Material for this exercise start

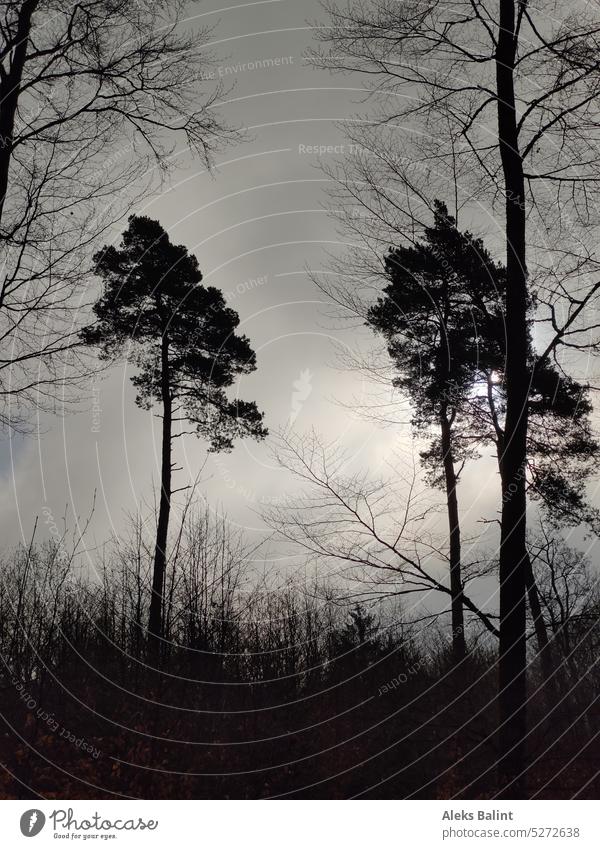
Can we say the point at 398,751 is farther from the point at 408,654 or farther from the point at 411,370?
the point at 411,370

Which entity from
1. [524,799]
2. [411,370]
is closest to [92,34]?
[411,370]

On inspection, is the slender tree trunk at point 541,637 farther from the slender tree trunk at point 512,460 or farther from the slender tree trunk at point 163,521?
the slender tree trunk at point 163,521
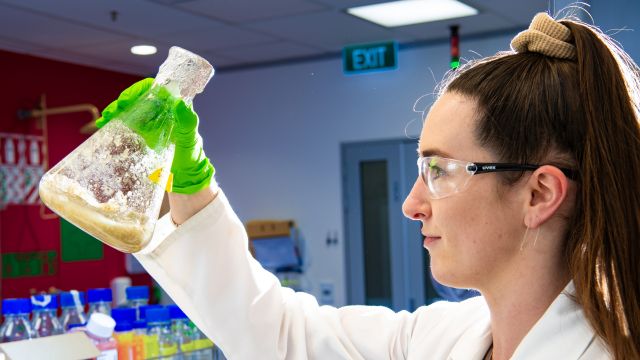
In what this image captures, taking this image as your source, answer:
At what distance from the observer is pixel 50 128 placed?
5566 millimetres

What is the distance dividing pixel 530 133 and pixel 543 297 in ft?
0.80

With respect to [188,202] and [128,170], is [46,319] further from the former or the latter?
[128,170]

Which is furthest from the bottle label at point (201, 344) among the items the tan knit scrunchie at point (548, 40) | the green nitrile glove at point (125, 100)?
the tan knit scrunchie at point (548, 40)

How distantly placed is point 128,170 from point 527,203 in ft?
1.84

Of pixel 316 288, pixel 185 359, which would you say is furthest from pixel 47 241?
pixel 185 359

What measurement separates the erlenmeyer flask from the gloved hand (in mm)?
14

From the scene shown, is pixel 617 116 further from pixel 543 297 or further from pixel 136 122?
pixel 136 122

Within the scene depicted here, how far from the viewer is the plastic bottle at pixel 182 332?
1922mm

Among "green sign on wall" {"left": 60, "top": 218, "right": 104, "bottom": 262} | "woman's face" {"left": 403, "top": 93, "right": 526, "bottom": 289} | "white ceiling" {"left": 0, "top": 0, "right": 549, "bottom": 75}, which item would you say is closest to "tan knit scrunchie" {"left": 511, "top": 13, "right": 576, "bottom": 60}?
"woman's face" {"left": 403, "top": 93, "right": 526, "bottom": 289}

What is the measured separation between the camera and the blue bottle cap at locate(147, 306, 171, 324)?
1.86m

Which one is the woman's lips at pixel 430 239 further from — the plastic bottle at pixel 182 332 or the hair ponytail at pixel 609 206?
the plastic bottle at pixel 182 332

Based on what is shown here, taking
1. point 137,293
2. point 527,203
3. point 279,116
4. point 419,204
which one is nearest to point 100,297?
point 137,293

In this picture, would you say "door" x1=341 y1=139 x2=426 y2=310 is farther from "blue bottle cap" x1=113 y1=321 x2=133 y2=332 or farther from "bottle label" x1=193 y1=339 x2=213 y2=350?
"blue bottle cap" x1=113 y1=321 x2=133 y2=332

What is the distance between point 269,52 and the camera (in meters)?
5.71
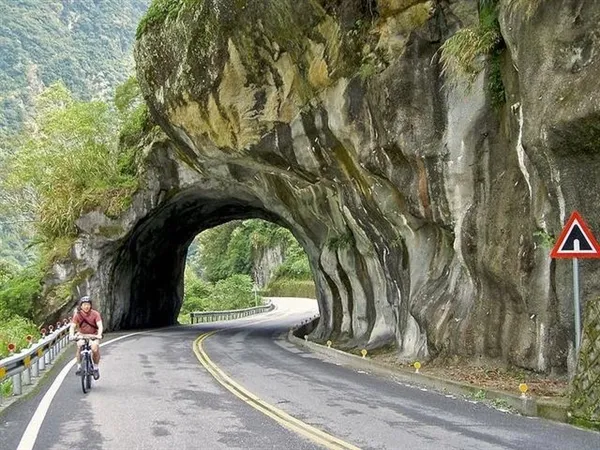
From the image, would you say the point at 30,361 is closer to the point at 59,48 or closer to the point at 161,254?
the point at 161,254

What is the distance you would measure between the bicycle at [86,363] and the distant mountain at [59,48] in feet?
276

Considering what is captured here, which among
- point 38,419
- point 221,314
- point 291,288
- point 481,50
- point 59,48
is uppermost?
point 59,48

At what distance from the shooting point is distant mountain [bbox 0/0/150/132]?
102 meters

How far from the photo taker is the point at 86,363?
37.0ft

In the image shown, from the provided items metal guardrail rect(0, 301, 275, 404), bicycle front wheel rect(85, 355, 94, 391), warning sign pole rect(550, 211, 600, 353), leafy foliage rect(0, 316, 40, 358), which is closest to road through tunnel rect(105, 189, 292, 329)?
leafy foliage rect(0, 316, 40, 358)

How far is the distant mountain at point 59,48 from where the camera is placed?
334 feet

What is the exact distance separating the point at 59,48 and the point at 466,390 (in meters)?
121

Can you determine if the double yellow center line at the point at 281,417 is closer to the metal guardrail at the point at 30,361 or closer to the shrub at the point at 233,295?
the metal guardrail at the point at 30,361

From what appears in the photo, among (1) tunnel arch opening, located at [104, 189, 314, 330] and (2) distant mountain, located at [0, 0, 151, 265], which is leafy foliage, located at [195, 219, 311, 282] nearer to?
(1) tunnel arch opening, located at [104, 189, 314, 330]

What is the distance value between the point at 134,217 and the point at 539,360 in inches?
864

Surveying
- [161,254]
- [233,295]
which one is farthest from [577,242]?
[233,295]

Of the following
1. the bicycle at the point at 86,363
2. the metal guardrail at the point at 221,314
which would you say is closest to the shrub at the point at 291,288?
the metal guardrail at the point at 221,314

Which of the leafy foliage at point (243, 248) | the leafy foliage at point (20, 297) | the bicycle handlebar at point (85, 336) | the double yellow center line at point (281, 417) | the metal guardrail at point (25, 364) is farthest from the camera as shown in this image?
the leafy foliage at point (243, 248)

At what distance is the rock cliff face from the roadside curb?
123 centimetres
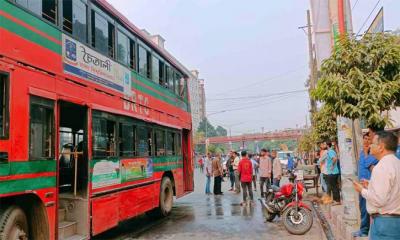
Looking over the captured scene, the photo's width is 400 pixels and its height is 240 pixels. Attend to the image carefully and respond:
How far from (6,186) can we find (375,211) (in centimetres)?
404

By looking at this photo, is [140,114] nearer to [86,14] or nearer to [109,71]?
[109,71]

Material for this exercise end

▸ **What you will do**
Return, word for word, the entries from the line containing "What is the distance value" through the end of the entries, leaving out the pictures.

▸ **Output of the task**
What is the distance value between the point at 134,217 and the point at 539,360 in inches?
864

Surveying
- [161,254]
- [233,295]
which one is farthest from [577,242]?
[233,295]

Of the following
1. the bicycle at the point at 86,363
2. the metal guardrail at the point at 221,314
which would you say is closest to the shrub at the point at 291,288?
the metal guardrail at the point at 221,314

Which of the leafy foliage at point (243, 248) | the leafy foliage at point (20, 297) | the bicycle handlebar at point (85, 336) | the double yellow center line at point (281, 417) | the metal guardrail at point (25, 364) is farthest from the camera as shown in this image?
the leafy foliage at point (243, 248)

At what distance is the rock cliff face from the roadside curb?
123 centimetres
Looking over the captured scene, the photo's width is 400 pixels and its height is 240 pixels. Attend to the image carefully and respond:
How far from (6,186) can we find (375,211) (in centimetres)?
404

By looking at this photo, is [140,114] nearer to [86,14] or nearer to [109,71]?
[109,71]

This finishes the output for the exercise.